When it comes to your car, having a flat tyre can often be extremely frustrating. Many of us do not know how to change it, and some of us don’t even have a spare tyre in the vehicle. We are going to run through how you can prevent a flat tyre and keep your vehicle in good condition for everyday driving.
How to prevent a flat tyre
Unfortunately, a flat tyre is rather unpredictable; it is not something you know will happen unless you have driven over something exceptionally sharp. However, there are a few things you can do to reduce the frequency of having a flat tyre. The reason we believe it to be so important that you put these preventative measures in place is not only do you put other road users in danger, but you could also cause yourself serious injury. If you have ever experienced a flat tyre, then you will most likely know that it can be very hard to gain control of the car, especially if you are travelling at high speed.
1. Always keep tyres inflated
You should be checking your tyre pressure on a regular basis if your vehicle has too much tyre pressure it can make for a bit of a rough ride. If the car has too little pressure, then it can make your tyres wear much faster and unevenly, which will only mean you will have to replace the tyres much quicker.
To get the tyre pressure for your car, you can either find it on the door frame of your vehicle or in your owner’s manuals. Alternatively, you can find most tyre pressure measurements online.
2. Check for uneven wear
Check your tyres on a regularly to ensure that wear is even across the tyre. To do this you can use a tyre tread gauge, which will help tell you the depth of your tyres. They should never be below 1.6mm which is the legal tread limit for your vehicle; if it does go below this, then you will be required to have new tyres put on the vehicle.
3. Driving style
Depending on how you drive, your tyres may become more worn over time. If you are someone who likes fast starts, hard stops and drives around a city, then the tyres of your vehicle are more than likely to experience a significant amount of tyre wear. All of which contribute to making your tyres more likely to become flat over time.
We suggest taking a steady drive, make your ride as smooth as possible, and your tyres will soon love you for it.
Look for a good quality tyre, you may think that going for the cheaper option is a good idea, but you couldn’t be more wrong. Cheap tyres are not always made of the same compounds which means they are more susceptible to wear in comparison to well-known brands. We are not saying you have to go for expensive tyres; however, we do recommend staying away from the budget ones. Branded tyres are more likely to have better tread in comparison to budget ones, which means they are more likely to be puncture resistant.
5. Tyre rotations
When it comes to checking your oil, you tend to do this fairly regularly so why not think about rotating your tyres.
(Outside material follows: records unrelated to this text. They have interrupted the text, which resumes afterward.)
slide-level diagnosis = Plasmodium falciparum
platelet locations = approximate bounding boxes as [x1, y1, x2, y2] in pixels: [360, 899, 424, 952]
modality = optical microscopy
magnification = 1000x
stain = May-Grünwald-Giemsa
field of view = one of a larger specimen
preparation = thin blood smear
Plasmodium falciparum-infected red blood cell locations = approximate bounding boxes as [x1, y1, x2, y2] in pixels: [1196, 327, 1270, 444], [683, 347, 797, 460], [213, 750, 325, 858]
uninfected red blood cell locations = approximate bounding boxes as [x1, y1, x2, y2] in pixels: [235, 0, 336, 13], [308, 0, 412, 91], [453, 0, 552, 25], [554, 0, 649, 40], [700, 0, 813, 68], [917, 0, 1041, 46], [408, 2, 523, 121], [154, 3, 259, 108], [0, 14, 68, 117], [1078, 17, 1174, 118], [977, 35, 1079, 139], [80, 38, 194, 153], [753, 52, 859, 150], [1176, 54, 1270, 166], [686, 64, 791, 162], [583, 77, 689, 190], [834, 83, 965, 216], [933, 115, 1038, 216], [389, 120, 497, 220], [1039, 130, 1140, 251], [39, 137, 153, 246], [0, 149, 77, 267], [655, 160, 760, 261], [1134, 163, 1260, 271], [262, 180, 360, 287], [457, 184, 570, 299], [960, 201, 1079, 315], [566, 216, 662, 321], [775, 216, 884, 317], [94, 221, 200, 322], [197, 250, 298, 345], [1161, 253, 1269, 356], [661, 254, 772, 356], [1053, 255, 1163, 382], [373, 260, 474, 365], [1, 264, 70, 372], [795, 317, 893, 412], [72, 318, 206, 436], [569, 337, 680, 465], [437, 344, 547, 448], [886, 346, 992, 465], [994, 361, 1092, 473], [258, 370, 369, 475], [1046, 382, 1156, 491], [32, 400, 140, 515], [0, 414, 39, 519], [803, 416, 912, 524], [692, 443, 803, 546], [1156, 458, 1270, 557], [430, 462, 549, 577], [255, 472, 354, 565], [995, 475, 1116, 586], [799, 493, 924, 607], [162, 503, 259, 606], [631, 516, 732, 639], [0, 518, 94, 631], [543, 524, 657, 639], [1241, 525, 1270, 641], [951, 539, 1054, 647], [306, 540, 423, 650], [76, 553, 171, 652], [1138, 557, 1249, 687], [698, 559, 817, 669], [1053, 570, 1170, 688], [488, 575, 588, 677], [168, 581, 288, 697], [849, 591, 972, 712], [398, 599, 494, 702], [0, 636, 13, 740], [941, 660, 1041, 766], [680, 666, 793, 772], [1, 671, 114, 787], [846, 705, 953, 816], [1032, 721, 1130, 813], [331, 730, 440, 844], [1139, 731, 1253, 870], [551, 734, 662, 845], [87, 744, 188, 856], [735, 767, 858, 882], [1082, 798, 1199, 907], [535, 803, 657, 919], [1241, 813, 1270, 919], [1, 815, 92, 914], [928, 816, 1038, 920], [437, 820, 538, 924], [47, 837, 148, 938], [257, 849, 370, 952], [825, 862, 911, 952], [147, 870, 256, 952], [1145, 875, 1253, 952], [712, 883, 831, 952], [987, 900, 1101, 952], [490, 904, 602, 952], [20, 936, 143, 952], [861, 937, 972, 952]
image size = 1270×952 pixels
This means that tyres are less likely to wear and tear, and those that have a little more wear can be moved to the back of the vehicle.
6. Watch where you drive
If your journey to and from work, or even the roads outside your home have a significant amount of potholes, then you may want to think about your driving style to best suit the road conditions. We also recommend not driving on roads that are near construction areas or well maintained as there can often be a number of nails, metal shards, sharp rocks and glass on the floor all of which can pose as a risk to your vehicle’s tyres.
7. Keep an eye on the load in your car
If you have a family, once everyone gets in the vehicle it can compromise the load. Each tyre will have a maximum load rating printed on the tyre, which should instruct you on how heavy your vehicle can be for the tyres to work at optimum capacity. When you load your car you do not want to exceed the limit; otherwise, you may find that your tyres do wear a little more than normal.
8. Check your brakes
Always make sure to check your brakes, brake wear can also contribute to your worn tyres. Even if they have been adjusted incorrectly, then this can mean your tyres become more prone to wear. Make sure you book in for an annual car servicing in Milton Keynes, so you know when your brakes may need checking, they can also check other points on your car to make sure everything is in order.
How do I know if I have a flat tyre?
Flat tyres are more commonly caused by a slow leak rather then a tyre blowing out due to driving at high speed. Due to it being a slow leak, they are not always easy to detect straight away.
If the front tyres underinflated, then you may notice there is a shimmering or shaking through the steering wheel. If you tyre is to go falt while your driving, you will most definitely notice, as it becomes more noticeable, the car seems much, and the steering wheel may feel a little stiff along with vibrations.
Punctures are often caused by running over rubbish, debris or something sharp in the road such as nails or glass. Large potholes in the road can also contribute to your tyre becoming flat over time. Not only do pothole damage the tyres but they can also cause more damage to your vehicle then you may think, damaging the wheel rim and suspension.
Changing the tyre
It may seem a little daunting the thought of changing your tyre, but in reality, it really is not that hard. You just need to be safe and ensure all parts are done up properly. One of the best places to learn about putting your tyre on is over at AA, they have come up with a step-by-step guide to getting going again.
Flat tyre prevention
When it comes to your tyres, they are the only point of contact your vehicle has with the road, so its imperative you take care of them. Keeping up to date with these preventative measures can ensure your tyres last much longer without having to change them too often.